Jonathan M Shiff Productions’ post-production and visual effects supervisor Barry Lanfranchi says the company often got good deals on 16mm cameras because they are rarely in demand. Additional digital costs – data wranglers, memory/storage, making multiple backups of footage – more than compensated for cutting film lab processing costs, telecine dailies, and the cost of film stock itself.
“The flexibility with the ARRI ALEXA again allowed a little bit more of a ‘film’ approach on production,” he says. “The only thing is the cameras are a little bit more cumbersome because you’re using 35mm lenses and that’s another additional cost we never used to have with 16 – a big 35mm lens kit.”
While Shiff says shooting digitally was “much more expensive,” he plans to shoot the second series of Mako – Island of Secrets on the ALEXA. “Now we’ve done it, the look is super.”
The ALEXA has quickly established itself as one of the country’s most popular cameras since its launch in mid-2010. Shiff’s production team had tested a number of digital formats over the years but until the ALEXA (and the RED EPIC, which was used to film some underwater scenes) was launched, digital formats just couldn’t come close to the quality of film, Lanfranchi says.

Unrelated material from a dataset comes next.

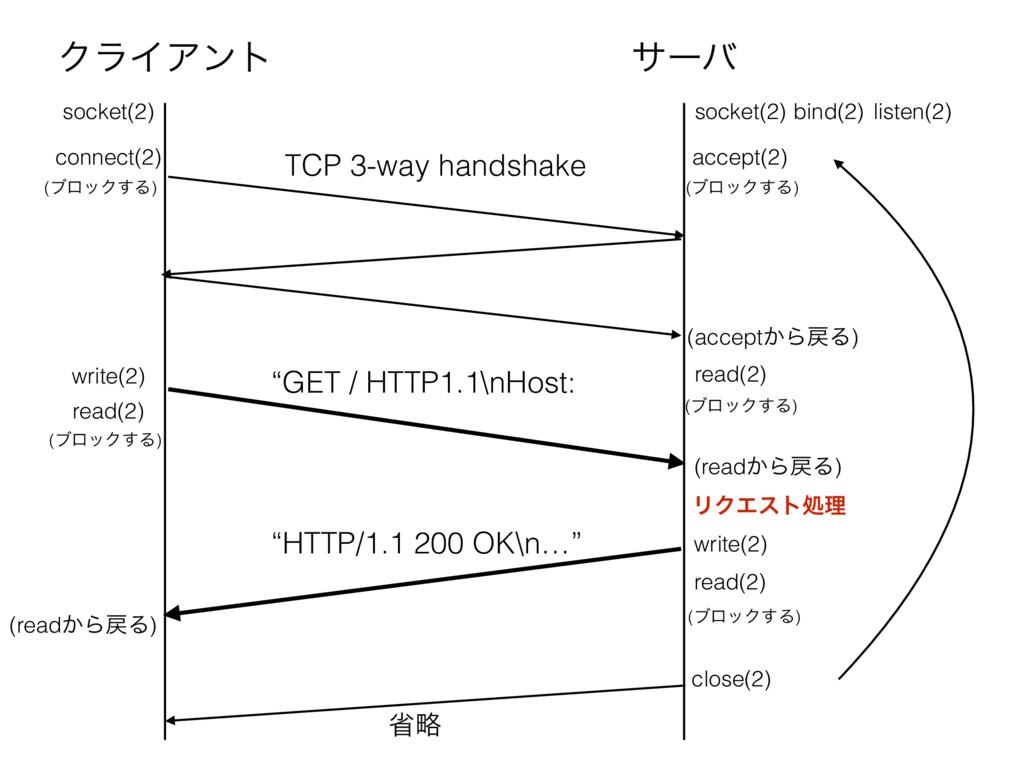 ΫϥΠΞϯτ αʔό socket(2) bind(2) listen(2) accept(2...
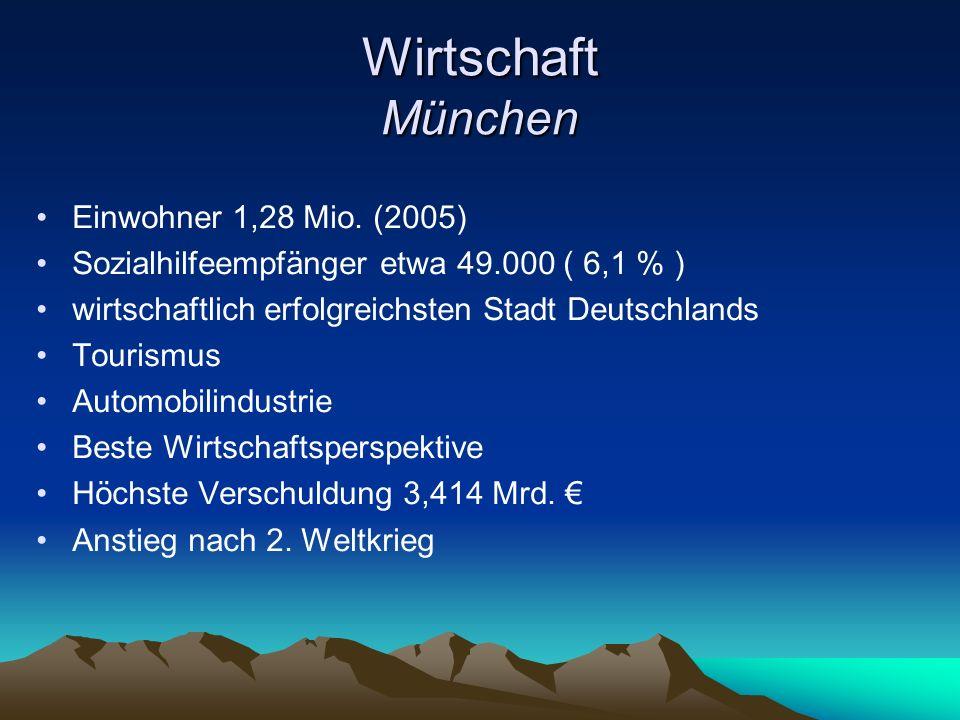 Wirtschaft München Einwohner 1,28 Mio. (2005)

However, no capture medium is perfect.
The production team also had to adjust for some new issues, albeit minor, produced by the digital medium, such as shooting strobing lights or lightning flashes. “I was surprised it was a relatively smooth transition – you just have to know the pitfalls.”
Post Lounge managing director and senior editor Steve Cooper says the digital format (in this case, ProRes 4:4:4, backed up to LTO drives) also eradicated another film-related issue: the film-scanning process would sometimes reveal dust spots, although the initial picture quality still requires more work in the grading process than film.
“Certainly when it comes to colour correction and final grading it’s much harder to get the final look.”
Mako – Island of Secrets will be broadcast on the Ten Network later this year. A second series is planned to shoot in the second half of 2013 (subject to Screen Australia funding).